Radioactivity and Natural Gas

Here is a copy of a letter a fellow concerned citizen wrote to the Environmental Quality Board in regards to radio activity and natural gas. This issue is quite alarming and has not been getting as much press coverage as some of the more obvious and worrisome issues. We are seeking answers and so far no one seems to be able to find them?

Dear Environmental Quality Board Members,

This is my second email concerning proposed changes in
Pennsylvania’s Wastewater Treatment Requirements and
it concerns radioactivity related to gas drilling in
the Marcellus shale layer in Pennsylvania.

First, I do not have a background in radioactivity.
However, I do know that DEC in New York State has
reported finding radioactive readings as high as
123,000 picocuries/liter in flow back fluids from
Marcellus wells up there. Their lowest reading was
14,530 picocuries/liter. The federal limit for
radiation in drinking water is 15 picocuries/liter.

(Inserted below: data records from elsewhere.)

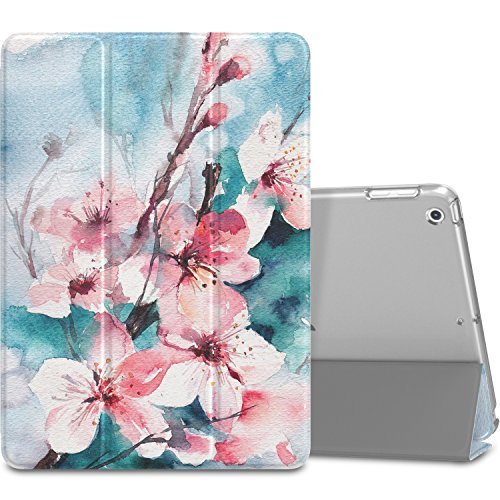 MoKo Case Fit 2018/2017 iPad 9.7 6th/5th Generation, Slim Lightweight Smart Shell Stand Cover with Translucent Frosted Back Protector Fit Apple iPad 9.7 Inch 2018/2017, Peach Blossom(Auto Wake/Sleep)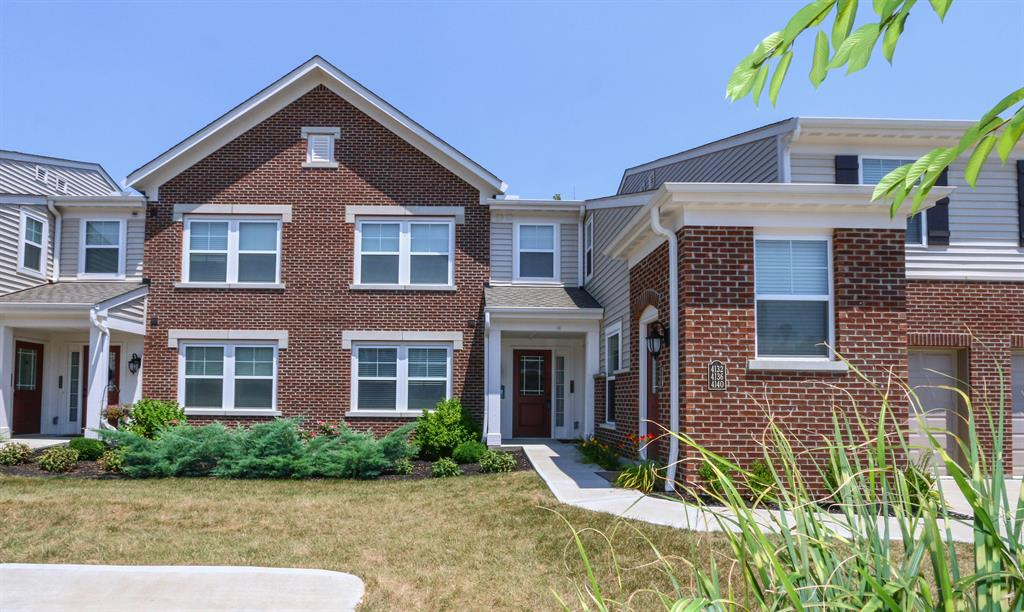 4140 Country Mill Rdg, 203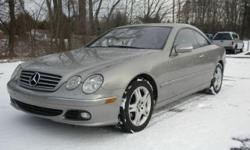 *~* 2005 Mercedes-Benz C Class CL500 Coupe *~* Silver with Black Leather Interior, Wood Trim 5.0L V8 Engine, 7 Speed Automatic, 112k Miles Heated Seats, All Power Options, Cruise Control  Cars R Us of Kingston 72 Route 125 Kingston, NH 03848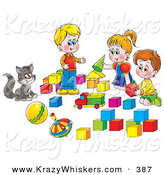 Critter Clipart of a Cat Watching Two Small Boys and a Girl Play with Blocks by Alex Bannykh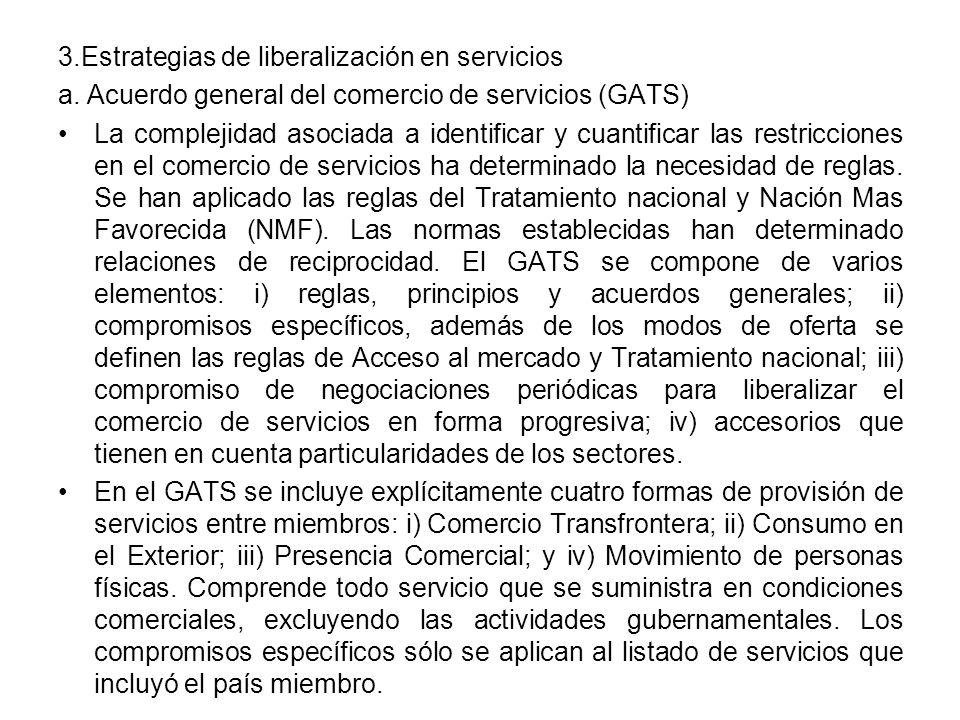 3.Estrategias de liberalización en servicios a.
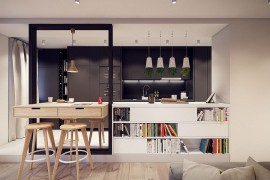 Sleek kitchen and breakfast zone with a modern minimal vibe  A Throwback to the 60s: Midcentury Décor Fashions Posh Warsaw Home Sleek kitchen and breakfast zone with a modern minimal vibe 270x180
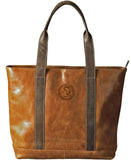 Westbridge Collection Two-Tone Leather Tote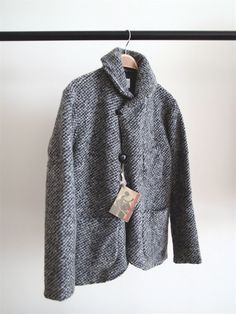 Engineered Garments - Shawl Collar Knit Jacket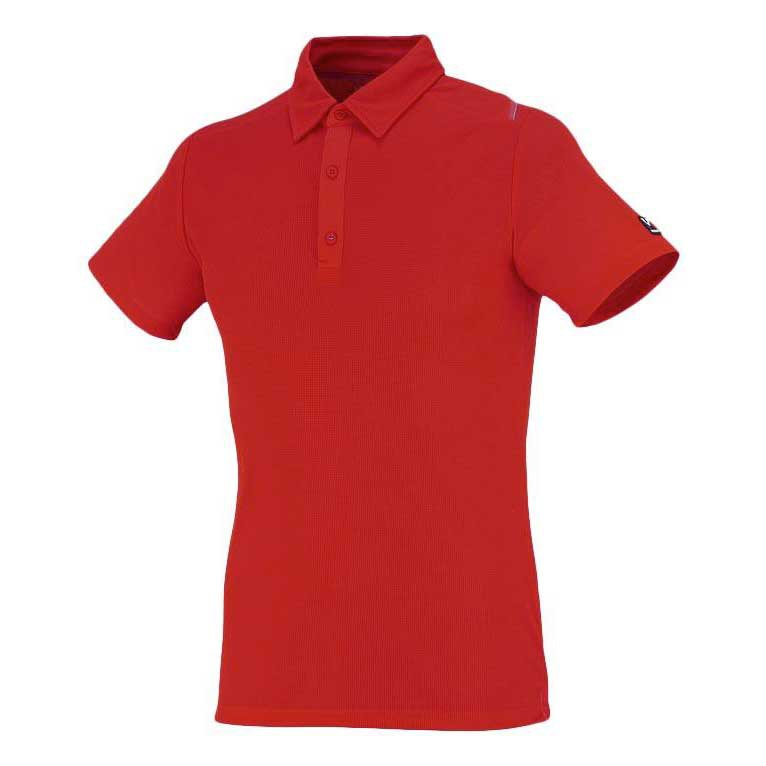 Millet Trilogy Dry Grid Polo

The New York numbers seemed awfully high and I
am well schooled enough in geology to know that
Pennsylvania’s Marcellus shales were put down at
the same time as those in New York and that geology
doesn’t respect state boundaries. So, I sent a series
of questions to DEP to get some answers in mid-December.
Those questions were forwarded to the Bureau of Radiation
Protection in Harrisburg within a few days. I have since
followed up the original questions with a second email
on the 12th of January. To date I have received no
answers! Not even a note telling me that they are working
on the problem. Something isn’t right to my way of
thinking. Why the silence?

The questions asked in my emails in an abbreviated form:

1) Has Pennsylvania (DEP)taken radiation readings
from flow back water (the same liquids that have
already been discharged into some of our streams with
DEP approval) at some or any of our Marcellus wells?

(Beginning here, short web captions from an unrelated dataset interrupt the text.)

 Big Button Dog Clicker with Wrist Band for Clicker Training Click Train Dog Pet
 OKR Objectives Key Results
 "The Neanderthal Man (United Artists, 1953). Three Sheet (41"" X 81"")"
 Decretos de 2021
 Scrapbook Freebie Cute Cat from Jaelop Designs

2) What were the readings (picocuries/liter)?

3) When Marcellus wells are flared (burned, sometimes
for days, even weeks) how much radiation comes “up pipe”
with some of the liquids injected into the well as well
as small solid particles of sand and rock?

4) If our Marcellus flow back liquids and solids
are radioactive, is that radioactivity neutralized in
the heat of the burn?

5) How far away from the burn site will these liquids
and solids travel before falling back to earth and if
there is radioactivity present, should we be concerned?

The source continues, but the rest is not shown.